Provincial anthem of La Union

The "La Union Hymn" is the official anthem of the province of La Union in the Philippines.

==History==
The La Union Hymn was written and composed by Primitivo L. Acosta Jr.

The La Union Provincial Board officially adopted the song in 1999 with the passage of Ordinance No. 007-99. Four years later, it enacted revised lyrics with the passage of Ordinance No. 009–2003 on November 27, 2003.

==Lyrics==
Although currently the La Union Hymn only has official lyrics in English, on September 26, 2012 the Sangguniang Panlalawigan of La Union passed Ordinance No. 026-2012, making Ilocano an official language of the province. The ordinance includes provisions for singing the song in Ilocano – should lyrics in the language be adopted – no less than twice a year.

| La Union Hymn penned by Primitivo L. Acosta Jr. |
|
 Where is the place where one could find refuge, through wooded hills and verdant rolling fields? Where is that place with bubbling brooks and rivers? Where is that place? Oh where is that place? Where can one find birds singing all the day? Where do the waves roll on so silvery? Where does the sunset spread its golden beauty? Where is that place? La Union my beloved! Refrain: God bless the people of fair La Union!

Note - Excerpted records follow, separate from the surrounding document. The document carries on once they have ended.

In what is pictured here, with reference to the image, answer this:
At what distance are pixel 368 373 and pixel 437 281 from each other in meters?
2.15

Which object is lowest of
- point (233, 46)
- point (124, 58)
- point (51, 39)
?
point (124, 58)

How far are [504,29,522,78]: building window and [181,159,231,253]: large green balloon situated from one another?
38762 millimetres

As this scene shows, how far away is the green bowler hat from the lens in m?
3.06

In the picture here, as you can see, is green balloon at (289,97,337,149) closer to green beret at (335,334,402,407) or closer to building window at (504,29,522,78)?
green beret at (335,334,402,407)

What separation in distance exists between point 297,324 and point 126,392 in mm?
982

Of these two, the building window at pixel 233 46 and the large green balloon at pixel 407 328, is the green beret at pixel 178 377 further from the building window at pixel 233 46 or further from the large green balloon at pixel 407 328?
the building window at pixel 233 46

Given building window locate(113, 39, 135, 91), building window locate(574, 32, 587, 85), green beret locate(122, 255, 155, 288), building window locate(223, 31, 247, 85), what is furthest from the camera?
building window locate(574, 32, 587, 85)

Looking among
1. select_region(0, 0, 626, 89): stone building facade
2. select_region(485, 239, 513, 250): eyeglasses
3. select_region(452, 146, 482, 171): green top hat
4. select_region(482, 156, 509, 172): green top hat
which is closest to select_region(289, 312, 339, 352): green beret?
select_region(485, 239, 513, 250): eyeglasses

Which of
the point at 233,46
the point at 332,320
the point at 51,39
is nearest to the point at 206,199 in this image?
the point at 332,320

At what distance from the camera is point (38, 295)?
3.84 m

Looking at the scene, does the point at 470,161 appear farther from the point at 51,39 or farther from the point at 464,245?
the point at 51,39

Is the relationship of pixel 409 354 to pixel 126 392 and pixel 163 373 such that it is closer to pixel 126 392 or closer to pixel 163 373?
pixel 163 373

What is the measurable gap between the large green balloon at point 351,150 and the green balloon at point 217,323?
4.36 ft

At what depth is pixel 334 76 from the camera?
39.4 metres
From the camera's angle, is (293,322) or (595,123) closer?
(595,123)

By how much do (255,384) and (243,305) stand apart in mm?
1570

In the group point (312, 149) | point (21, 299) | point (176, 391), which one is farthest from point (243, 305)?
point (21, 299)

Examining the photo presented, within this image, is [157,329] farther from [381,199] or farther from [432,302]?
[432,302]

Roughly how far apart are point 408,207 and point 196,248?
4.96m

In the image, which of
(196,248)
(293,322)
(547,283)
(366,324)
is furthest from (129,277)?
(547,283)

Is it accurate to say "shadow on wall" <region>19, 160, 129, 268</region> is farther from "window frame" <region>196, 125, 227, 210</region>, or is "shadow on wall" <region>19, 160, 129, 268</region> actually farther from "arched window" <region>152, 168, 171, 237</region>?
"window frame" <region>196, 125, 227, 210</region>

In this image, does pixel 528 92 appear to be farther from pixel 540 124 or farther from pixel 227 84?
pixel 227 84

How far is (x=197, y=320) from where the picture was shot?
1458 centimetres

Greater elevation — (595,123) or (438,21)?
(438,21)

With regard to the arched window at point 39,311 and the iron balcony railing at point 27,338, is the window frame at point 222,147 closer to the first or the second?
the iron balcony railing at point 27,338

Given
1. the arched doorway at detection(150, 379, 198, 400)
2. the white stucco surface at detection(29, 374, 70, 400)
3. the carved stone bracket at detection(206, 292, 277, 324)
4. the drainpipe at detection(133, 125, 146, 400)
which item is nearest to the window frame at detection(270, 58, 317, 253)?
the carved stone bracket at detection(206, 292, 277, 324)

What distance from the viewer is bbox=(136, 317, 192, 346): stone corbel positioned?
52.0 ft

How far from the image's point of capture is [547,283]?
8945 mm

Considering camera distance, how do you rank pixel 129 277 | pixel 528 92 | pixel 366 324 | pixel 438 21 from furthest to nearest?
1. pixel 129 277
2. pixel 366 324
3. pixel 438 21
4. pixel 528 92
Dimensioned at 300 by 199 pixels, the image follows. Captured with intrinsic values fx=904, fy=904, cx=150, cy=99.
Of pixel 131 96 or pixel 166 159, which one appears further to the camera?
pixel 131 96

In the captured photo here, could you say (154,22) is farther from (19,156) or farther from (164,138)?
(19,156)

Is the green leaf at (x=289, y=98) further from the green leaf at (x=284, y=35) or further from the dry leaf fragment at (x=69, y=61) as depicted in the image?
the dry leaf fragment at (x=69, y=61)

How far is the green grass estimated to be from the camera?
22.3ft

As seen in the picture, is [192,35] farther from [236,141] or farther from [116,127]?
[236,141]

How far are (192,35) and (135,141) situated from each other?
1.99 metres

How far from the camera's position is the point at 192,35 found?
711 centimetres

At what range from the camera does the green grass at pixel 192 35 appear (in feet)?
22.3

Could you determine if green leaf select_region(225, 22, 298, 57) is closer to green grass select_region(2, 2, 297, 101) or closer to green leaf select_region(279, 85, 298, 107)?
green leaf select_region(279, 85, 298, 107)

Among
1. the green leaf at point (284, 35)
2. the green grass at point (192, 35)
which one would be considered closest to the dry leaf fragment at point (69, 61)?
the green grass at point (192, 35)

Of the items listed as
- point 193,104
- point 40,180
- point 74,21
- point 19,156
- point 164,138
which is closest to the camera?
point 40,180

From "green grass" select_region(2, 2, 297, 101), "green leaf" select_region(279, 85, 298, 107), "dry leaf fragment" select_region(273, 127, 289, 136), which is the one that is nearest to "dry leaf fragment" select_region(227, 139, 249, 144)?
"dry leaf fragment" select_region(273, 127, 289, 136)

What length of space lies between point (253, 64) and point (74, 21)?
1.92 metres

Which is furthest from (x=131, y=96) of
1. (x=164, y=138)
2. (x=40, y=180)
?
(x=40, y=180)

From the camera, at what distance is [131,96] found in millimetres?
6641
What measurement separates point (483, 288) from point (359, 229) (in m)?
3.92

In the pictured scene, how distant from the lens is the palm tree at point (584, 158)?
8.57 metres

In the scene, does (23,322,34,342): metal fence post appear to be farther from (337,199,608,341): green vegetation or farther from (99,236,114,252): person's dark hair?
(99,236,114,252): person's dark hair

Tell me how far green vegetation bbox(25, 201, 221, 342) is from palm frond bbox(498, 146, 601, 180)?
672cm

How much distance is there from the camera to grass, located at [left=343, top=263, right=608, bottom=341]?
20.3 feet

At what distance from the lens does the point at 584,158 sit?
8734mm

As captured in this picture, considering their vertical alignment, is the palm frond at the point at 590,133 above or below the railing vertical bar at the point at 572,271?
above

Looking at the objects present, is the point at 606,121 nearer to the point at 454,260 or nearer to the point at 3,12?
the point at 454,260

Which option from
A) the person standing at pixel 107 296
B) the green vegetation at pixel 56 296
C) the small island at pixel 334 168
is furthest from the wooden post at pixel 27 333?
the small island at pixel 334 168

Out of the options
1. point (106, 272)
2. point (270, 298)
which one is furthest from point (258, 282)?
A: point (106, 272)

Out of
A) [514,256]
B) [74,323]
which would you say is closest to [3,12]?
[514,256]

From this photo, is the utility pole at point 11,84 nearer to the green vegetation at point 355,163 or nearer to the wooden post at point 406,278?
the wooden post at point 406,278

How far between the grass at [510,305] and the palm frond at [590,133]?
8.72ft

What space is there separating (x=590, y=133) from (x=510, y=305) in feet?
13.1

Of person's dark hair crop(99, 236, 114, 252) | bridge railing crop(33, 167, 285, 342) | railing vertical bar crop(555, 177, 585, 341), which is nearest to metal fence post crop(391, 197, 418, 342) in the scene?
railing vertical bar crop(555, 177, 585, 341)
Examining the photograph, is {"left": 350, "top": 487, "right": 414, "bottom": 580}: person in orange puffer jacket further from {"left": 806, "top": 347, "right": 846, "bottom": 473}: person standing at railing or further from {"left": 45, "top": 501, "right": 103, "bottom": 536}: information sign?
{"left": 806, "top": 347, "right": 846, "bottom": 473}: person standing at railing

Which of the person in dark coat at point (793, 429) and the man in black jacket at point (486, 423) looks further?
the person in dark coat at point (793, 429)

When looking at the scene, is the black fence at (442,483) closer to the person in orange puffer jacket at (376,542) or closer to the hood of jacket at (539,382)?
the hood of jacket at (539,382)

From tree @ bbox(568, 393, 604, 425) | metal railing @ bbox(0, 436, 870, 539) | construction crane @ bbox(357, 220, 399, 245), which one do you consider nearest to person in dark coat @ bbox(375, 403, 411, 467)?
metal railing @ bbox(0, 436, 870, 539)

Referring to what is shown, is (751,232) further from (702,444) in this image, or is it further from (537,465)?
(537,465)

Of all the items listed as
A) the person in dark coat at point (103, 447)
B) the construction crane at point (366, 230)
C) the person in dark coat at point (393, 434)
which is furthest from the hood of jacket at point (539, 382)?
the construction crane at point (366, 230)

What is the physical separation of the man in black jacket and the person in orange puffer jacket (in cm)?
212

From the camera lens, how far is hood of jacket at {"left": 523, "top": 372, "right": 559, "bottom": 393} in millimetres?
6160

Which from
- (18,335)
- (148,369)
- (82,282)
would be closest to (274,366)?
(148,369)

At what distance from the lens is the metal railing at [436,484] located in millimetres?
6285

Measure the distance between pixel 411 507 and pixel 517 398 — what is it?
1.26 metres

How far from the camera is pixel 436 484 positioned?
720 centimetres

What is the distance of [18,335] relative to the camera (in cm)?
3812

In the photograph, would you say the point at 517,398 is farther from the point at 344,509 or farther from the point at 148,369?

Keep us from harm And fill our hearts with love Let no one seek to break the cord that binds us! 𝄆 God bless La Union Our own home! 𝄇
 |

In 2016, Francisco Ortega III, at the time representing the Abono Partylist in the House of Representatives, explained that the song's lyrics should serve as a reminder of the province's commitment to unity and progress, and that it should continue aspiring to these ideals as it strives towards greatness.